> EXCERPTED TEXT:
US govt agency slaughtered 2.7 million animals last year, incl. household pets
The USDA released its so-called 'kill list', a report officially called 'Animals Taken by Wildlife Services ‒ FY 2014'. The dead animals listed came from 319 species of birds and cats, bears and bats, monkeys and muskrats, and many other types of animals.
Included were eight eagles (three bald and five golden), which are protected under federal law.
The kill list also counted 730 cats that were listed as “feral/free ranging” and more than 270 dogs that are “feral, free-ranging and hybrids.”
However, there is no way of knowing if those cats and dogs were really feral or free-ranging, or if they were household pets.
Rex Shaddox, a former Wildlife Services agent in Wyoming, told the Los Angeles Times in 2014 that agents "were told to doctor our reports ‒ we were not allowed to show we killed household pets."
He added that he knew of a rancher who kept a 10-foot chain of interconnected dog collars that were a souvenir of the agency’s collateral damage.
The 1.1 million European starlings killed by Wildlife Services represent 43 percent of all animals killed by the USDA division last year. It’s considered an invasive species and the government kills them to prevent masses of starlings from descending on fields and orchards, where they destroy crops and spread disease.
The Wildlife Service aims to kill predatory or invasive animals to protect plants and other animals ‒ which can lead to “glaring” contradictions like killing those 730 cats to protect rats, but then destroying 1,327 black rats, 353 Norway rats, 74 Hutia rats, seven Polynesian rats, four bushy-tailed woodrats, and three kangaroo rats, according to the website Mother Jones.
Many activists and scientists say that the government’s attempts to control those unwanted animals is excessive, and can negatively impact fragile ecosystems.
“A growing body of science has found the agency's war against predators, waged to protect livestock and big game, is altering ecosystems in ways that diminish biodiversity, degrade habitat and invite disease,” a 2012 Sacramento Bee investigation into the agency’s practices found.
And the agency’s methods are often less than humane. It exterminates nuisance wildlife by poisoning, gassing, trapping and aerial gunning (or shooting predators from planes and helicopters), the Los Angeles Times reported. It uses leghold traps and neck snares ‒ methods that conservation groups say are excessively brutal.

> DATASET CONTENT:
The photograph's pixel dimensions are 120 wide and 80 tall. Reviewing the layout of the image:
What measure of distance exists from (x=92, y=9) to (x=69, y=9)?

> REQUIRED WORK:
(A) From the article on the USDA kill list, write out the part that opens with the words containing "He added that" and closes with "and spread disease.".
(B) Turn the paragraph of the USDA kill list article that begins "And the agency's methods are often less than humane" into a short bulleted list that keeps its main facts.
(C) Pick up the article on the USDA kill list after its final sentence and carry it on.

> ANSWERS FOR THIS EXERCISE:
(A)
He added that he knew of a rancher who kept a 10-foot chain of interconnected dog collars that were a souvenir of the agency’s collateral damage.
The 1.1 million European starlings killed by Wildlife Services represent 43 percent of all animals killed by the USDA division last year. It’s considered an invasive species and the government kills them to prevent masses of starlings from descending on fields and orchards, where they destroy crops and spread disease.

(B)
- Wildlife Services' methods are often less than humane.
- According to the Los Angeles Times, it kills nuisance wildlife by poisoning, gassing, trapping and aerial gunning, which means shooting predators from planes and helicopters.
- It uses leghold traps and neck snares, which conservation groups say are excessively brutal.

(C)
“Based on my 15 years of experience releasing nearly 40 moose from snares and discussions with other Alaskan biologists, I concluded that most moose restrained in wolf snares die either at the capture site or from frozen limbs or nose subsequent to release," Alaska biologist Craig Gardner reported in the journal Alces.
— Tim McDonnell (@timmcdonnell) April 20, 2015
On top of its kill methods, the Wildlife Service prefers to work in the shadows to avoid controversy.
"We pride ourselves on our ability to go in and get the job done quietly without many people knowing about it," Dennis Orthmeyer, acting state director of Wildlife Services in California, told the Sacramento Bee during its investigation.
Avoiding controversy can lead to cover-ups.
Gary Strader, a former USDA employee, told the Sacramento Bee he once discovered a federally protected golden eagle dead in a trap.
"I called my supervisor and said, 'I just caught a golden eagle and it's dead,'" said Strader. "He said, 'Did anybody see it?' I said, 'Geez, I don't think so.'
"He said, 'If you think nobody saw it, go get a shovel and
bury it and don't say nothing to anybody.'
"That bothered me," said Strader, whose job was terminated in 2009. "It wasn't right."
The silver lining of the kill list is that it is the lowest tally since President Barack Obama took office in 2009, Mother Jones reported. Last year’s total of 2.7 million animals is a 40 percent drop from 2013’s 4.3 million killed.